Réuni à Manchester, le Parti conservateur a laissé éclater au grand jour lundi ses divisions sur le Brexit. Alors que la Première ministre britannique, Theresa May, fragilisée politiquement, défend sa ligne politique, Boris Johnson, l'enfant terrible de la politique britannique, a tiré à boulets rouges sur la chef de gouvernement.

Les "tories" se retrouvent dimanche 1er octobre à Manchester pour leur grande messe annuelle, sur fond de divisions de chapelle sur la question du Brexit et de remise en question du leadership de Theresa May. Cette dernière est montée au front dimanche pour tenter de reprendre la main sur son parti, mais elle paie le prix fort pour le scrutin législatif anticipé du 8 juin, qui lui a coûté sa majorité absolue au Parlement. "Le résultat n'a pas été celui que nous attendions et j'en suis désolée", a-t-elle une nouvelle fois concédé sur la BBC, juste avant l’ouverture d’une convention marquée par une énorme manifestation pro-européenne et anti-austérité.

Mais la dirigeante pâtit également des longueurs inquiétantes que prennent les premiers rounds de négociations sur la sortie de l’Union européenne sont loin de ne faire que des heureux dans un parti qui abrite un bon nombre de hérauts d'un Brexit "dur". Le secrétaire d'Etat aux Affaires étrangères britannique, Boris Johnson, qui avait déjà attaqué David Cameron lors de la campagne précédent le référendum, a énoncé samedi dans le Sun ses "lignes rouges" sur la sortie de l'UE – prenant de court l’actuelle dirigeante du parti.

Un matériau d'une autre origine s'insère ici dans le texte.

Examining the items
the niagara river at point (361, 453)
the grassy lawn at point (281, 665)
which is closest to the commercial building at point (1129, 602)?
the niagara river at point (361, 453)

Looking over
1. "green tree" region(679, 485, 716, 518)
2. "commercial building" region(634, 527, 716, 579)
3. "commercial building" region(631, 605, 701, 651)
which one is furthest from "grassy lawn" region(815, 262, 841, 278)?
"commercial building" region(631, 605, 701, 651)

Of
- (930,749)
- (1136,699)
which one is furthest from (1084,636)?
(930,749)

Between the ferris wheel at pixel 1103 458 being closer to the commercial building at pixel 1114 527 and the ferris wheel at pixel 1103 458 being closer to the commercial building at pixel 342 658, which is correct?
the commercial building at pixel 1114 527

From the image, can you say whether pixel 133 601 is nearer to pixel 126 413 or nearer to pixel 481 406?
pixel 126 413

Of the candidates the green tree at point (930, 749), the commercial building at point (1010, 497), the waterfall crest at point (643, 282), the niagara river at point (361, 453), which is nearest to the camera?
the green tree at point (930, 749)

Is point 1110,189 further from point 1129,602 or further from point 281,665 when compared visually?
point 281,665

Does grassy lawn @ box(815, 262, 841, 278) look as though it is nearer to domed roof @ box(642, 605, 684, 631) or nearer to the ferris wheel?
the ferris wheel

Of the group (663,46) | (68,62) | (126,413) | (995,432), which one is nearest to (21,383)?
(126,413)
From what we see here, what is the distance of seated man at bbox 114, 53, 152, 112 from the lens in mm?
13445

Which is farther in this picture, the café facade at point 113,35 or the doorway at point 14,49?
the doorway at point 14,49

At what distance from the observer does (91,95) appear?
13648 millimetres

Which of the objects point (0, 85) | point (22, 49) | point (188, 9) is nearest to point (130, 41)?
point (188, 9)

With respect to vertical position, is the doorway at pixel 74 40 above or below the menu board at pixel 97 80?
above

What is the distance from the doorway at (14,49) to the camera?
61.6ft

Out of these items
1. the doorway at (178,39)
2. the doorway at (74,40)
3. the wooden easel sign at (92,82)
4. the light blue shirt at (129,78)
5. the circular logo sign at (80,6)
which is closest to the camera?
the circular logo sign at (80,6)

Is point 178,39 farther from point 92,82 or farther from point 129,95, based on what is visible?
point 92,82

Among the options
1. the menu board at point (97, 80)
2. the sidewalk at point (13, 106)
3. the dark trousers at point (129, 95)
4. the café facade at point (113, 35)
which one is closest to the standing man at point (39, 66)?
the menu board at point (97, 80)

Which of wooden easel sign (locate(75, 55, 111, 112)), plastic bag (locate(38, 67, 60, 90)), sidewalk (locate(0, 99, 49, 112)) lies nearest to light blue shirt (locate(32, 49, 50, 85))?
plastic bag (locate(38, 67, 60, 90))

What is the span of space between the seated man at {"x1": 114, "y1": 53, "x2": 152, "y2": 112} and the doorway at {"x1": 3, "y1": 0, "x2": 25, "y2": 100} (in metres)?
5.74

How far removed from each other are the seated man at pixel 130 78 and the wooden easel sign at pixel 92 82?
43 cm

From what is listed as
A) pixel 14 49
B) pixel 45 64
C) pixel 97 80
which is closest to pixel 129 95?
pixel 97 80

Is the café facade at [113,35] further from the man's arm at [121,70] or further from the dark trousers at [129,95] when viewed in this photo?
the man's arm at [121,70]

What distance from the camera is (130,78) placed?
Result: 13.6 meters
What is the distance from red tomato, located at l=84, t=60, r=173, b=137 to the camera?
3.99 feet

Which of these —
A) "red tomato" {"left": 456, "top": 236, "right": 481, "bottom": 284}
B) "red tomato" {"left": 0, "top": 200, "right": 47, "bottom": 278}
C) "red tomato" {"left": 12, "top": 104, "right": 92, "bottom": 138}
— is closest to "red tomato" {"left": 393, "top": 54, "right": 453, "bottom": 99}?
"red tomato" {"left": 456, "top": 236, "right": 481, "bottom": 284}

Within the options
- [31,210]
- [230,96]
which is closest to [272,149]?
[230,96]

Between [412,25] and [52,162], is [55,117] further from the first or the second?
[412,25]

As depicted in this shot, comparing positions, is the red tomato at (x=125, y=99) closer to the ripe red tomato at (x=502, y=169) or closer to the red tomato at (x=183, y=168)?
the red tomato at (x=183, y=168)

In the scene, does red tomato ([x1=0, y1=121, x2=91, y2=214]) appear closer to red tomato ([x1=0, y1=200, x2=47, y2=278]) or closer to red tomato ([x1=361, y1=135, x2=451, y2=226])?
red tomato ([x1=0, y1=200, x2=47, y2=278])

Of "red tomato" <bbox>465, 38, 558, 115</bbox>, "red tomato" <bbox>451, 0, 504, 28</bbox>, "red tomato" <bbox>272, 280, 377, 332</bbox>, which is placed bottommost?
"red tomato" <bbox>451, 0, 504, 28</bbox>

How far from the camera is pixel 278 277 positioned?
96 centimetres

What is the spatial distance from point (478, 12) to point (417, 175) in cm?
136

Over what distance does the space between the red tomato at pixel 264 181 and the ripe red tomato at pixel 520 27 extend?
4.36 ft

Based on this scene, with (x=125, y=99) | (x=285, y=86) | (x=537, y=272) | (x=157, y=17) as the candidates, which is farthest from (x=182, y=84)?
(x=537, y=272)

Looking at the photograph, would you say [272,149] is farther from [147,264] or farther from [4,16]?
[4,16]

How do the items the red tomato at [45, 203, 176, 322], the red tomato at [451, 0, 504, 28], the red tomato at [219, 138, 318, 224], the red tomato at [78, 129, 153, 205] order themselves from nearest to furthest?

"Nous avons quitté (l'UE). Nous avons voté pour ça l'an passé. Il faut aller de l'avant", martèle-t-il dans le tabloïd. Il estime que la période de transition devrait se limiter à deux ans, et "pas une seconde de plus". Plusieurs ministres ont fait entendre ces dernières semaines dans les médias des voix dissonantes sur la question. Publié quelques jours avant un discours majeur de Theresa May sur le sujet, le texte a été perçu par beaucoup comme une provocation. Et ce d’autant qu’en cas d’échec de l’approche modérée de Mme May, l'ex-maire de Londres est cité comme l'un de ses probables successeurs.

Par ailleurs, le congrès s’ouvre alors que l’agence de notation Moody’s vient de rétrograder la note du pays pour cause "d’incertitude économique liée au Brexit" et que le Royaume-Uni enregistre désormais la croissance la plus lente du groupe des G7 (Etats-Unis, Canada, France, Allemagne, Japon et Italie). Il y a un an, le pays occupait la tête de ce classement.